Milli Güvenlik Kurulu toplantısının ardından AKP grubunda konuşan Tayyip Erdoğan, Suriye’ye yeni bir harekât yapacaklarını duyurdu.
Dört büyük sınır ötesi müdahale sonrası Kuzey Suriye’nin önemli bir kısmını elinde tutan, ülkede en fazla yabancı asker bulunduran devletlerden birisi olan Türkiye’yi yönetenler, Rojava Kürt bölgesinde yer alan Tel Rıfat ve Münbiç şehirlerini ele geçirmek istiyor.
Haritaya bakıldığında her iki şehrin Türkiye sınırında yer almadığı görülüyor.
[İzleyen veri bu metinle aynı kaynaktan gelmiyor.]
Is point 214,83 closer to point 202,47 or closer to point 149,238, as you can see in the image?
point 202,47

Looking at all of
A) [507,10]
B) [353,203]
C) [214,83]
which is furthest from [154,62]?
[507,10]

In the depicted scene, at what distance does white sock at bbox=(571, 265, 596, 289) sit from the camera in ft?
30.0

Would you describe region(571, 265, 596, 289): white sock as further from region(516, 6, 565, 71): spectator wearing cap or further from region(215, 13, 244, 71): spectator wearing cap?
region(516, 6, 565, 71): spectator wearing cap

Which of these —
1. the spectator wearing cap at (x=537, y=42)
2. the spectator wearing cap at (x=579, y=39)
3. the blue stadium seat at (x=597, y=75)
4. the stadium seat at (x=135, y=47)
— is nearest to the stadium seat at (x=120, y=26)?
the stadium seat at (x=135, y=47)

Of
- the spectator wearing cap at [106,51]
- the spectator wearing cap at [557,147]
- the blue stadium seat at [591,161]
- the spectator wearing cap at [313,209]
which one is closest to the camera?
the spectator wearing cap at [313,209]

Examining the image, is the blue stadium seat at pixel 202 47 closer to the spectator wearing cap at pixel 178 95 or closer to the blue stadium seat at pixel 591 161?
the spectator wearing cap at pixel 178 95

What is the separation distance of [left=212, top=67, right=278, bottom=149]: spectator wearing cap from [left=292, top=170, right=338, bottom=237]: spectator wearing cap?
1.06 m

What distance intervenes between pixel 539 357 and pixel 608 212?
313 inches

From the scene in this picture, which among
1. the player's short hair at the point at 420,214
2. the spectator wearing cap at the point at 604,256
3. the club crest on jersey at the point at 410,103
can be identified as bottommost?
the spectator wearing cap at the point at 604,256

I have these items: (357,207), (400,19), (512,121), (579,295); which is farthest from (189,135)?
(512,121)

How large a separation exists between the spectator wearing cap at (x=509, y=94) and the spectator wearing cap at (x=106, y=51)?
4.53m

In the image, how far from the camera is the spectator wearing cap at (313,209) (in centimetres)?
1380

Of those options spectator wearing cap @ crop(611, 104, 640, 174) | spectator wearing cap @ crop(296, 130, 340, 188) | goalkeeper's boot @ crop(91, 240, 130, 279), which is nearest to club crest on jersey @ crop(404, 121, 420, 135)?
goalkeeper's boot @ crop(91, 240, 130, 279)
Daha içerideler. Erdoğan yönetimine göre, buralarda büyük bir güvenlik sorunu yaşanıyor. Anadolu Ajansı’na göre ise buradaki sorun, ABD destekli YPG’nin kontrolündeki bu şehirlerden kendilerini çevreleyen Türkiye’nin “güvenli bölgesine” ateş açılması. İki bölge arasında zaman zaman çatışmaların olduğu bir gerçek, fakat bu çatışmalar genellikle Ankara’nın Suriyeli yerel müttefikleri ile YPG arasında meydana geliyor.
Ankara’nın amacı
Önceki harekatların amacı, Türkiye-Suriye sınırında bir tampon bölge oluşturmak olarak açıklanmıştı. Bu süreç, Rojava bölgesinin yarısından fazlasının TSK ve müttefiki Suriye Milli Ordusu’nun eline geçmesiyle sonuçlandı. PYD yönetimi sınırdan uzaklaştırılınca buralar Rusya’nın denetimine girdi. İçeriye itilen YPG, Uluslararası Koalisyon ve ABD askeri noktalarının bulunduğu Halep’in kuzeyinden Rakka çöllerine uzanan bir alana yerleşti.
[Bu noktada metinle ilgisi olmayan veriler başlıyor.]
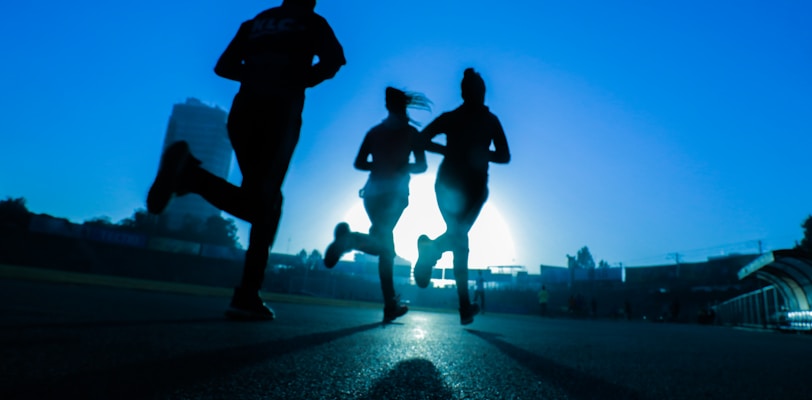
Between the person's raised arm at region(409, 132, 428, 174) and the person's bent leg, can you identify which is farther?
the person's raised arm at region(409, 132, 428, 174)

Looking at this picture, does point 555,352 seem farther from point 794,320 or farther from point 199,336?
point 794,320

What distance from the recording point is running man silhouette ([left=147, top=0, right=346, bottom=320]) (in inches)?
99.8

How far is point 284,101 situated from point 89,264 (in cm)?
5656

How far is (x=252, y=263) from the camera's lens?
273cm

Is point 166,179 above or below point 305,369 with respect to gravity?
above

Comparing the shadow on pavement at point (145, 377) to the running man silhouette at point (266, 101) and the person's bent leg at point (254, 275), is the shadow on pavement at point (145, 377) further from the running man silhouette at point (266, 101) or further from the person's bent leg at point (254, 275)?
the person's bent leg at point (254, 275)

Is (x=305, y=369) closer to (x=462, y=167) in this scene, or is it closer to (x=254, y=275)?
(x=254, y=275)

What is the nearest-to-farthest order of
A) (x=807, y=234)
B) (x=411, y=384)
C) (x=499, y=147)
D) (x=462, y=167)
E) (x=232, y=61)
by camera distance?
(x=411, y=384) < (x=232, y=61) < (x=462, y=167) < (x=499, y=147) < (x=807, y=234)

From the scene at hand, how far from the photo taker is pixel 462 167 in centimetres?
345

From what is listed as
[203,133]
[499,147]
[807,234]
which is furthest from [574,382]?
[203,133]

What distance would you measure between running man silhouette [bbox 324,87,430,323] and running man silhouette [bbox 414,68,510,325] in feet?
0.68

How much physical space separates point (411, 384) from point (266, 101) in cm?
194

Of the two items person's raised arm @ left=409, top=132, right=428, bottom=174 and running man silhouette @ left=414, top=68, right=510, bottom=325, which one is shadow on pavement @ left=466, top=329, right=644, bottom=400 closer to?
running man silhouette @ left=414, top=68, right=510, bottom=325

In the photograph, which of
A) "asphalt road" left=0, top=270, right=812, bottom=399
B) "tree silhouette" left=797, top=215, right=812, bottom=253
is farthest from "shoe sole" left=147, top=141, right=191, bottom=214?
"tree silhouette" left=797, top=215, right=812, bottom=253
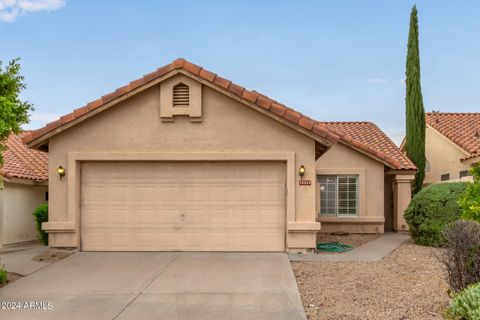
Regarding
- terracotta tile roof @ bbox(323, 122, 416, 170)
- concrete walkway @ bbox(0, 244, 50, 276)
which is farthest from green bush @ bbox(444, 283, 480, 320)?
terracotta tile roof @ bbox(323, 122, 416, 170)

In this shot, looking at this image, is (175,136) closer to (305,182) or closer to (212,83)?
(212,83)

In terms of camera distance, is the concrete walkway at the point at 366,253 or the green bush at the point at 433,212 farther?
the green bush at the point at 433,212

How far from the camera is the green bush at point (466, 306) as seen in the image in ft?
18.9

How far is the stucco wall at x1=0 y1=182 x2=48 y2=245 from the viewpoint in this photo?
45.0 ft

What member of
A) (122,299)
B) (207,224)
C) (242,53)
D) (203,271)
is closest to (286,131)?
(207,224)

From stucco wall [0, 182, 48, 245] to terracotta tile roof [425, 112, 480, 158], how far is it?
16845 mm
Erdoğan yönetimi, ABD ve Rusya ile başta anlaştığı “sınırın 30 kilometre içinde” yer alma tezini işlese de, Türkiye’den ve dünyadan birçok yorumcuya göre, yeni harekat Ankara’nın sınır güvenliği endişesinden değil NATO ile pazarlığından kaynaklanıyor.
İsveç ve Finlandiya’nın, Rusya’nın tehdidi sonucu NATO’ya katılmaya çalışmaları, ABD ve Avrupa’nın silah boykotunu aşmak isteyen Erdoğan yönetimi ve iktidar bloku için bir fırsat oldu. Bu aynı zamanda Erdoğan yönetimi ile Trump gibi bir ilişki kurmayan Biden yönetimine de meydana okuma ve YPG ile ortaklıklarını sorgulama için bir imkân olarak görüldü. Suriye’de bir Kürt yönetimi kurulmasına asla izin vermeme devlet politikasını uygulayan AKP-MHP iktidarı, bir kez daha savaş kartını kaldırdı.
İşlerine yarar mı?
Bu kart, dış politikada sıkışmış olan iktidar blokuna manevra ve pazarlık alanı açabilir mi?
Suriye’de hakim güç durumundaki iki emperyalist devletin tavrına bakıldığında, bu sorunun yanıtı, hayır. ABD ve Rusya, ülkedeki vekillerinin güvenliğini sebep göstererek Ankara’nın bu yeni müdahalesine karşı çıkıyor.
Peki bu savaş kartı, içeride iktidarı kazanamayacağı duruma gerileyen iktidar blokuna seçim kazandırabilir mi? Başkanlık rejimine geçildikten sonra yapılan birçok kamuoyu araştırmasına göre, sınır ötesi harekatlar iktidara destek kazandırır olmaktan çıktı. AKP seçmenleri de dahil olmak üzere geniş kesimler Suriye politikasına karşı tavır alıyor. Günden güne ağırlaşan ekonomik koşullar sosyal hoşnutsuzluğu büyütüyor, halkın TV’lerdeki emekli askerlerin ateşli yorumlarını paylaşmasına engel oluyor.
Barışın gerekliliği
Savaş daha çok silah, yani harcama demektir. Devasa ekonomik kaynaklar iktidar blokunun siyasi tercihleri için değil, zor durumda olan milyonlarca kişi için harcanmalı. Sadece 2016’dan beri yapılan harekatlar değil, Suriye’de 11 yıldır süren tüm bu çatışmalar, kalıcı barışın gerekliliğini ortaya koyuyor.
İktidar, yeni harekattan vazgeçmelidir. Vergilerimiz işsizliğin, yoksulluğun ve açlığın ortadan kaldırılması için kullanılmalı.